Um segredo compartilhado.

cinesecret

Espectadores/atores em uma sessão do Cinema Secreto.

Você compra ingresso para assistir a um filme que nem sabe qual é. Paga caro: o equivalente a 210 reais. Recebe uma identidade fictícia por email e é aconselhado a usar roupas típicas de determinada época.

Ao chegar ao local estipulado – geralmente edifícios abandonados, transfigurados em cenários espetaculares –, troca de roupa e assume outra personalidade.

É o Cinema Secreto, projeto que há cerca de 7 anos recria filmes clássicos em cidades cenográficas. Com participação especial dos espectadores, que aqui transformam-se em atores.

O britânico Fabien Rigall, criador do projeto, credita o sucesso das sessões à interação com o público. Segundo ele, mais do que apenas assistir, hoje as pessoas querem fazer parte do contexto, vivenciar experiências.

É o que vem acontecendo desde 2007, quando tudo começou. A cada três ou quatro meses, os espectadores/atores são convidados a mergulhar no universo do cinema. Em um dos filmes encenados, Um Sonho de Liberdade, eles chegam de ônibus a uma antiga escola, que representa a penitenciária onde o filme foi rodado. Sob o olhar dos guardas, interpretados por atores, trocam de roupa e viram prisioneiros.

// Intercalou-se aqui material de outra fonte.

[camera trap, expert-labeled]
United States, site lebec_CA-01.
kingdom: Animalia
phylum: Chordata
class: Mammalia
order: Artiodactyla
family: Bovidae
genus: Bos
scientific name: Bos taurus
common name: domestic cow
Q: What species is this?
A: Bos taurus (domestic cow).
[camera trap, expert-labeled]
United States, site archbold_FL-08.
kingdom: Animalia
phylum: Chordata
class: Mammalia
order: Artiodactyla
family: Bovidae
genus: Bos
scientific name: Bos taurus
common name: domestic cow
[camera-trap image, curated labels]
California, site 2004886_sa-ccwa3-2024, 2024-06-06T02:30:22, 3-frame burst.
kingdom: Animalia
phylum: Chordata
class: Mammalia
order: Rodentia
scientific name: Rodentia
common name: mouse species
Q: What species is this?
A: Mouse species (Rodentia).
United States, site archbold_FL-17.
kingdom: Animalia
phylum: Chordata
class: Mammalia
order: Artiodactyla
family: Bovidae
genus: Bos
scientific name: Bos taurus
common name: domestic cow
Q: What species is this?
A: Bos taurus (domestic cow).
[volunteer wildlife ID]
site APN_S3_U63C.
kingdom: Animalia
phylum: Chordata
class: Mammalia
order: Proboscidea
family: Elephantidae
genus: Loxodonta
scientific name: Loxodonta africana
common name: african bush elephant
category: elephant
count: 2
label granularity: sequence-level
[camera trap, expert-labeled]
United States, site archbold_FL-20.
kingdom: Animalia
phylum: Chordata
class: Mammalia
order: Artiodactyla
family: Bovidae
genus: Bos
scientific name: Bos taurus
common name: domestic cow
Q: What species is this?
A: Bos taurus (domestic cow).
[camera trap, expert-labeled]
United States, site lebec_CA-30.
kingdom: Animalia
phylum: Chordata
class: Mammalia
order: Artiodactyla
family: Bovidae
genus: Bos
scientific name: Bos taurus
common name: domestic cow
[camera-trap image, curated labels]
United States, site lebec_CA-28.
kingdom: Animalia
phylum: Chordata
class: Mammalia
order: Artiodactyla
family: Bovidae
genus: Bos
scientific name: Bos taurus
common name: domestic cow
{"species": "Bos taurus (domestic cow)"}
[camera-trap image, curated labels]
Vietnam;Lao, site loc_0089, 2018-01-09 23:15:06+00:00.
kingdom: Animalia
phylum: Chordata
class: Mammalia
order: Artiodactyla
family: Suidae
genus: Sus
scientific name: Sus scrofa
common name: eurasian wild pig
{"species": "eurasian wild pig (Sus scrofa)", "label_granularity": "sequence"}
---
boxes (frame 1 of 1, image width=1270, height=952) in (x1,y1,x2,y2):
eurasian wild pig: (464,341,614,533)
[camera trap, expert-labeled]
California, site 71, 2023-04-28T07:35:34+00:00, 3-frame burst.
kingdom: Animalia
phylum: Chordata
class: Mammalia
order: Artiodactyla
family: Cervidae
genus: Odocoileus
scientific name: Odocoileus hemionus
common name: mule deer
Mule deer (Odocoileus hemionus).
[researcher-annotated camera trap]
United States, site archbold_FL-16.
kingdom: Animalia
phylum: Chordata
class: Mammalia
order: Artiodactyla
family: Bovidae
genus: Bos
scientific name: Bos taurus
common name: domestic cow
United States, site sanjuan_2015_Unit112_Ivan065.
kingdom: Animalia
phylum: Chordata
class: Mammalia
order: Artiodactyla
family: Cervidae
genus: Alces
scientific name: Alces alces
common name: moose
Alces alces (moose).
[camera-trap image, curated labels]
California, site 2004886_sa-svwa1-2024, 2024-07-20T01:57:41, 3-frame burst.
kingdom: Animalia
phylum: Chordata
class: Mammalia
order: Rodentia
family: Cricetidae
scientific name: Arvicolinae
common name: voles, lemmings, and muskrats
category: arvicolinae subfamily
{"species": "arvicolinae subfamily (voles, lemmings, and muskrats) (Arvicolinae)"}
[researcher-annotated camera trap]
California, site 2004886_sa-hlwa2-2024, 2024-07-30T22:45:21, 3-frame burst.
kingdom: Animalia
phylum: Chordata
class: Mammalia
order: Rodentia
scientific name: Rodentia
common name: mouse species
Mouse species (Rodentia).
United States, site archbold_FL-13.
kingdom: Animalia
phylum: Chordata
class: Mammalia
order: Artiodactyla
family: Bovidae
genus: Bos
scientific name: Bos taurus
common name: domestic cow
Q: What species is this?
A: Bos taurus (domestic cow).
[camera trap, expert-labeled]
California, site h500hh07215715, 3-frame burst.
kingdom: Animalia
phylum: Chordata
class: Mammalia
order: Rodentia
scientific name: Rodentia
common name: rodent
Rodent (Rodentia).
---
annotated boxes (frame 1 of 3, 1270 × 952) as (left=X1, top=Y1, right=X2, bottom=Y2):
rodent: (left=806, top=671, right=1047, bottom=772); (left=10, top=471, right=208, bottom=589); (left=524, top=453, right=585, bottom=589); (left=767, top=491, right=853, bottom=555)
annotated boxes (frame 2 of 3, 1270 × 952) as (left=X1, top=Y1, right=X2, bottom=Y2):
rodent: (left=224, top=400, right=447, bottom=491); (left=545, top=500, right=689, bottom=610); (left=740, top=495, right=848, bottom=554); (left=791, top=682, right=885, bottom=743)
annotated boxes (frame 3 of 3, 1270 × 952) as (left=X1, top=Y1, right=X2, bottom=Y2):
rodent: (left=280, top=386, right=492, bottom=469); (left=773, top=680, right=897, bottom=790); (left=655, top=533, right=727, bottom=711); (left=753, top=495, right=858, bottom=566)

Há os que olham mas não se envolvem, os que estão abertos a participar e até os que erram a mão, interrompendo cenas e mudando tudo. Estes não são muito bem-vindos.

Verdadeiro fenômeno entre os londrinos, com 77 mil ingressos vendidos só na última temporada, o Cinema Secreto deve ser levado para Los Angeles em 2015. Aí, sim, vai estar em casa.